FP = false positive; other abbreviations as in Table 3.

Discussion

This study evaluated the performance of deep learning models for the coronary artery segmentation and the detection of significant stenoses on ICA. We demonstrated that 1) segmentation performance decreases when models are tested on data from other centers; 2) model performance is influenced not only by the quantity of training data but also by its characteristics, such as the proportion of cases with significant stenoses; and 3) when trained on a large and representative data set, the stenosis detection models perform on par with experts.

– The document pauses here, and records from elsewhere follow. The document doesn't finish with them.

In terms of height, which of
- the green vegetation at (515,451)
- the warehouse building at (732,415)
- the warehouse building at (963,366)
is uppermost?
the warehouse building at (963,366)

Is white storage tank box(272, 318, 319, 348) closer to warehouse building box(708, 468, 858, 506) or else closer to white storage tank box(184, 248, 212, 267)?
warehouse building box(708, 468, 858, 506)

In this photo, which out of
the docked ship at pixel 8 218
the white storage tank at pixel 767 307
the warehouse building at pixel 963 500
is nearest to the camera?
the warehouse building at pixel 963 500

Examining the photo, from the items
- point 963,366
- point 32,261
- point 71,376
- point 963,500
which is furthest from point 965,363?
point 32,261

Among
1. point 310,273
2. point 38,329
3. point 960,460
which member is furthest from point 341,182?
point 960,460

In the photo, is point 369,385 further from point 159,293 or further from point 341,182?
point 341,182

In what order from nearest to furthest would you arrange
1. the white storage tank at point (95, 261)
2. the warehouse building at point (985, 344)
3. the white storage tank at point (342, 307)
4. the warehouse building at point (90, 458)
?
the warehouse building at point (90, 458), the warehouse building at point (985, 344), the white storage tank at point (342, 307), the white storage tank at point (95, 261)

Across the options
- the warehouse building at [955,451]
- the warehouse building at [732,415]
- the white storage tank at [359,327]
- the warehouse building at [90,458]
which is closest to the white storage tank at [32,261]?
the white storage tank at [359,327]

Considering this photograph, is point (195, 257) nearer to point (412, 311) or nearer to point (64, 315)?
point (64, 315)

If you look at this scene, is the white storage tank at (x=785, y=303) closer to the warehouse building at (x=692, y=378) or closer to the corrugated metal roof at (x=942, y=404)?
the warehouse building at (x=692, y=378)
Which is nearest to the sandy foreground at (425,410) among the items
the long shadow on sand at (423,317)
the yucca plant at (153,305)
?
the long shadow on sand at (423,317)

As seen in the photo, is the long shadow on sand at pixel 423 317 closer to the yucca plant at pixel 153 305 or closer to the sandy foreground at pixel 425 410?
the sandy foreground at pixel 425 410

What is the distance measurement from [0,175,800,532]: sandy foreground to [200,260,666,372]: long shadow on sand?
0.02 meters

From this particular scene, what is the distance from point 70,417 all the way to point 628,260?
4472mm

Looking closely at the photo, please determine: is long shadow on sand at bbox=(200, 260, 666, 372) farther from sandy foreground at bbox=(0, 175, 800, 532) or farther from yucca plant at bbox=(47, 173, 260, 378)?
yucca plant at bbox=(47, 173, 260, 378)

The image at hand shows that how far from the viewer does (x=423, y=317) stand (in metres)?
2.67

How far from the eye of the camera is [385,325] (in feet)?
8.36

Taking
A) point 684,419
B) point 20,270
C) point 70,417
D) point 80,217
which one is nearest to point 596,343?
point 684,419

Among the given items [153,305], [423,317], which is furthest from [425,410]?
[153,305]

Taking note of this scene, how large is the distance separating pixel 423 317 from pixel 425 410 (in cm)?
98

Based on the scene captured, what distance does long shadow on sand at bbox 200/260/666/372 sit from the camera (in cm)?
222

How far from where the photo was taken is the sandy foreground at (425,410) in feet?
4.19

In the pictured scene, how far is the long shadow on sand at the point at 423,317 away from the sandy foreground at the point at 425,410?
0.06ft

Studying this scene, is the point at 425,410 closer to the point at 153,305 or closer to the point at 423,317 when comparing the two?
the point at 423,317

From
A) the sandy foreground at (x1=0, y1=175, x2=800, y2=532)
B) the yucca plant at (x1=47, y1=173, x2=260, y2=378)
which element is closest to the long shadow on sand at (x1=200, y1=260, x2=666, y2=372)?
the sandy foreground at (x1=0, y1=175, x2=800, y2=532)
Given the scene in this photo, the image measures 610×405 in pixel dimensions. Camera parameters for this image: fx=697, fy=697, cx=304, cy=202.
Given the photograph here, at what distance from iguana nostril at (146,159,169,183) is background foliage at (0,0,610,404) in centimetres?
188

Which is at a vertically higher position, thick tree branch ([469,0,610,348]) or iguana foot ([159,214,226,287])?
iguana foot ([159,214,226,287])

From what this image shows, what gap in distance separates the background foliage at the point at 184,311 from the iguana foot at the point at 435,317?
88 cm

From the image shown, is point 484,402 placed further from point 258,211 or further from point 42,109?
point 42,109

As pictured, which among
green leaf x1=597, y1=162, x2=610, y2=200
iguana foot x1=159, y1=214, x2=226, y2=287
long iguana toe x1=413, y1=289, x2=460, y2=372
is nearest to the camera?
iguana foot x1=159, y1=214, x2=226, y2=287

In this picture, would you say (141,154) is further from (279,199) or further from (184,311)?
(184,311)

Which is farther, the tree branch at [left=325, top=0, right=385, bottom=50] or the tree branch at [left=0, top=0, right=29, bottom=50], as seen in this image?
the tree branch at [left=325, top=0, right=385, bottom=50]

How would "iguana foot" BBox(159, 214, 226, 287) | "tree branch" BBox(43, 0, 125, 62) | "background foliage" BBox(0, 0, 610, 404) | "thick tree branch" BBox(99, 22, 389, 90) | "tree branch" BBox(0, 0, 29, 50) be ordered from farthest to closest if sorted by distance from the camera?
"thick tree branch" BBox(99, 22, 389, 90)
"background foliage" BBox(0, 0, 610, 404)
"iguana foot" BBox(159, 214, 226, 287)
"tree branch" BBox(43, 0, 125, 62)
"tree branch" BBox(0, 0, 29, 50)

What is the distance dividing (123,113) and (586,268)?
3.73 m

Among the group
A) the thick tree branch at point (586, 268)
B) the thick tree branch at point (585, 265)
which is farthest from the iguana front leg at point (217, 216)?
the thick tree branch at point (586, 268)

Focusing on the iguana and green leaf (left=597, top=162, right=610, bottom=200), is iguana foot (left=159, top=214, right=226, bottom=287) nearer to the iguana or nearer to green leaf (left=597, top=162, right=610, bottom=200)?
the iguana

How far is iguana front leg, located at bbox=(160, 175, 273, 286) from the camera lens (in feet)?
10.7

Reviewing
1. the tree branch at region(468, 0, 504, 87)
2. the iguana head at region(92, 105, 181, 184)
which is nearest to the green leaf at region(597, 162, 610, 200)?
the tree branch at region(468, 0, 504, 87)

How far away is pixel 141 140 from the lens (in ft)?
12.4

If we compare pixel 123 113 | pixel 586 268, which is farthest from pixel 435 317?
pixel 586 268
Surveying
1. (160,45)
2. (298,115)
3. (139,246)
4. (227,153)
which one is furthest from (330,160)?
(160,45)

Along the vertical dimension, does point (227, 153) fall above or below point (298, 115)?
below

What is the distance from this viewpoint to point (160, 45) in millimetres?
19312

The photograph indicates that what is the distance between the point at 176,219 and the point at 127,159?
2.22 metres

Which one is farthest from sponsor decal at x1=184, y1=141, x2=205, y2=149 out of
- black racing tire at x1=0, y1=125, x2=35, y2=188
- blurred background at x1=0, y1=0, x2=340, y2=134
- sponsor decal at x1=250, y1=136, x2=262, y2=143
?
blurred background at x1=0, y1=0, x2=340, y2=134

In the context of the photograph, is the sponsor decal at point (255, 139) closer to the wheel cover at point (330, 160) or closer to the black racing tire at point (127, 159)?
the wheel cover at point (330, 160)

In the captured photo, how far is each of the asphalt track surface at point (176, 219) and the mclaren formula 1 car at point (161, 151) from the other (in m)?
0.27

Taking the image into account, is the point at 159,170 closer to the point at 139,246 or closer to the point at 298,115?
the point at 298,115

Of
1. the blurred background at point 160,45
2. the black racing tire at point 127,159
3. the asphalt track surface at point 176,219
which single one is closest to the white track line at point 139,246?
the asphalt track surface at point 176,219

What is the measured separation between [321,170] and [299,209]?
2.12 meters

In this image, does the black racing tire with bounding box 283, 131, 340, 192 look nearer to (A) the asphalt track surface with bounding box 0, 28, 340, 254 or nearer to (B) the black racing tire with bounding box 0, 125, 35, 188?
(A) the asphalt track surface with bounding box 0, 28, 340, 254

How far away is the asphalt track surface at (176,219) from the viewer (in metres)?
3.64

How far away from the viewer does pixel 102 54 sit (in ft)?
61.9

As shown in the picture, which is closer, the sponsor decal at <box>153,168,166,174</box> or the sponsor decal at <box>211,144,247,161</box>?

Comparison with other studies

A reduction in performance when testing a model at another center is not uncommon, but it has not been explored as extensively as in this study by reciprocal testing across centers. Most previous studies on automated coronary angiography analysis perform validation on a subset of the data that is not used for training. This data set is often annotated within the same center by the same annotators. Du et al21 trained a deep learning model, called DeepDiscern, to automatically segment the coronary arteries and detect lesions on a large data set (segmentation model: 12,323 images, lesion detection: 6,239 images). On an unseen test set, the segmentation algorithm achieved an accuracy of 0.98, sensitivity of 0.85, and an average lesion detection rate of 0.90. Although DeepDiscern showed good performance, the model was not evaluated on data from another center.21 If studies perform external validation, they typically validate their models on one data set, which is often small in size compared to the data set the model was trained on. Yang et al10 trained a deep learning model on 3,302 angiographic images (annotated by 2 experts) and demonstrated a slight reduction in segmentation performance when validated in an external center (181 images), with the mean Dice coefficient decreasing from 0.92 to 0.90. In our study, the decrease in segmentation performance for Model 2 was minimal (−0.01), while it was larger for Model 1B (−0.04) and Model 1C (−0.04). The ICA images of center 1 were annotated by 10 experts, which may have led to inconsistencies in the annotations (eg, varying delineations of arteries and distal artery segmentation) and thereby the model’s performance. For example, in our results, there was considerable variability in the performance of the models trained for segmenting the LCX artery. This might be explained by the variability in how the LCX was drawn distally by the annotators. The model may not have learned a consistent representation of the distal LCX. These findings are in line with the study of Yang et al,10 which also reported a noticeable decrease in LCX segmentation performance when models were tested on data from an external center. Consistent with our results, the RCA segmentation models in their study remained accurate (Dice = 0.88-0.93), which may be explained by the relatively simple appearance of the RCA and the consistency it is segmented.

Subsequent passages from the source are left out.